YOUR TASK
Repeat the material below word for word, starting at the line that contains "How far are" and continuing through the end of the material, both ends included.

·····

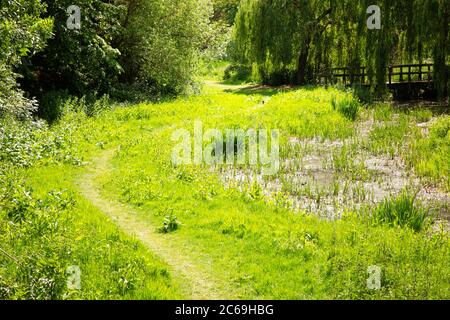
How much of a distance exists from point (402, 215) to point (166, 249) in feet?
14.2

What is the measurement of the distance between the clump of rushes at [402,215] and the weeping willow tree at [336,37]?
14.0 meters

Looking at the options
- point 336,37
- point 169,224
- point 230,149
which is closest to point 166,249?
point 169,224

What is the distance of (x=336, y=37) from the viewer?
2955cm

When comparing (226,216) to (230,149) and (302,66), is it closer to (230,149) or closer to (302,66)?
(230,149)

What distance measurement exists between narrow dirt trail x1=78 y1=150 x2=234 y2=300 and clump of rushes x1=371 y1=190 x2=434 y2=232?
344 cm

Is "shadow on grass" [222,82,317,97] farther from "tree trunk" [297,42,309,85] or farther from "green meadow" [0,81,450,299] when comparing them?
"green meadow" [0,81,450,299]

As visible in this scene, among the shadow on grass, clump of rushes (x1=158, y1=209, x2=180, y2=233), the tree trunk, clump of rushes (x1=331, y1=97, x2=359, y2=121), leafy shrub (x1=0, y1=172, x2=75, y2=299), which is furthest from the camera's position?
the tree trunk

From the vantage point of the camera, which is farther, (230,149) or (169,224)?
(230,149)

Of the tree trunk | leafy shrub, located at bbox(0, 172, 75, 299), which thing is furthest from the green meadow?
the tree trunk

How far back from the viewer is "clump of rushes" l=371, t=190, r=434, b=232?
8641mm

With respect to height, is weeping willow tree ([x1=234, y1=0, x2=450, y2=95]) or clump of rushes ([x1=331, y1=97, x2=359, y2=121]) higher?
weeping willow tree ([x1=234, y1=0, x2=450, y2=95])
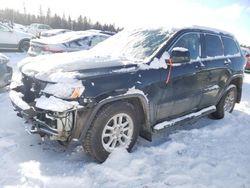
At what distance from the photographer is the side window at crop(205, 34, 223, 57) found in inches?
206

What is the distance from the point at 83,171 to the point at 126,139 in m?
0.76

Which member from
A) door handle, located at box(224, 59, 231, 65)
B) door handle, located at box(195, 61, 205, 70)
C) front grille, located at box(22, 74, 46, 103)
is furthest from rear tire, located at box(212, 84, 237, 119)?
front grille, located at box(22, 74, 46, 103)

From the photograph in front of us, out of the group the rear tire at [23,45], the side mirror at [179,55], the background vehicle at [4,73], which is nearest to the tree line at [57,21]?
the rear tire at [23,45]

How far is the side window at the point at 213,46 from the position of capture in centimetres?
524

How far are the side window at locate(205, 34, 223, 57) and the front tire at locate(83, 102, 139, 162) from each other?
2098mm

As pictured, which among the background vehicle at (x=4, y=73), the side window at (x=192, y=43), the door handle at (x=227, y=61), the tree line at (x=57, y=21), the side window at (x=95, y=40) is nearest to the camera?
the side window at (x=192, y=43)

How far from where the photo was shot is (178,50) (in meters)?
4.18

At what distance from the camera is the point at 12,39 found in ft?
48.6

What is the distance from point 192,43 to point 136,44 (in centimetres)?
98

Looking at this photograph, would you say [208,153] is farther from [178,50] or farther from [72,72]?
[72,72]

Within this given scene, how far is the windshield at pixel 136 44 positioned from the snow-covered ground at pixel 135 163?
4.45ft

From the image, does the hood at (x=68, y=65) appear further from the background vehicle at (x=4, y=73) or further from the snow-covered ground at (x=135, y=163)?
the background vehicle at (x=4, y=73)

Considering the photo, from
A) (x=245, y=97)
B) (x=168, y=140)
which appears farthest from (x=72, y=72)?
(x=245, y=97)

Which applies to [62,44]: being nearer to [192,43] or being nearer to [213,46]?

·····

ANSWER TO THE PROBLEM
How far are the side window at locate(205, 34, 223, 57) and the front tire at locate(83, 102, 139, 162) from each other?
2098mm

As pictured, which among the background vehicle at (x=4, y=73), the side window at (x=192, y=43), the door handle at (x=227, y=61), the tree line at (x=57, y=21), the side window at (x=95, y=40) is nearest to the camera?
the side window at (x=192, y=43)

How far from where the photo was shot is (178,50) (in meters)?
4.18

At what distance from the camera is the point at 12,39 found in ft?
48.6

What is the distance from point 192,43 to point 136,44 (in centimetres)?
98

Looking at this photograph, would you say [208,153] is farther from [178,50] or farther from [72,72]?
[72,72]

Within this given scene, how far is the windshield at pixel 136 44 positioned from the snow-covered ground at pixel 135 163?
4.45ft

From the image, does the hood at (x=68, y=65) appear further from the background vehicle at (x=4, y=73) or further from the snow-covered ground at (x=135, y=163)?
the background vehicle at (x=4, y=73)

Considering the photo, from
A) (x=245, y=97)
B) (x=168, y=140)
which appears farthest from (x=72, y=72)?
(x=245, y=97)

Which applies to [62,44]: being nearer to [192,43] or being nearer to [213,46]?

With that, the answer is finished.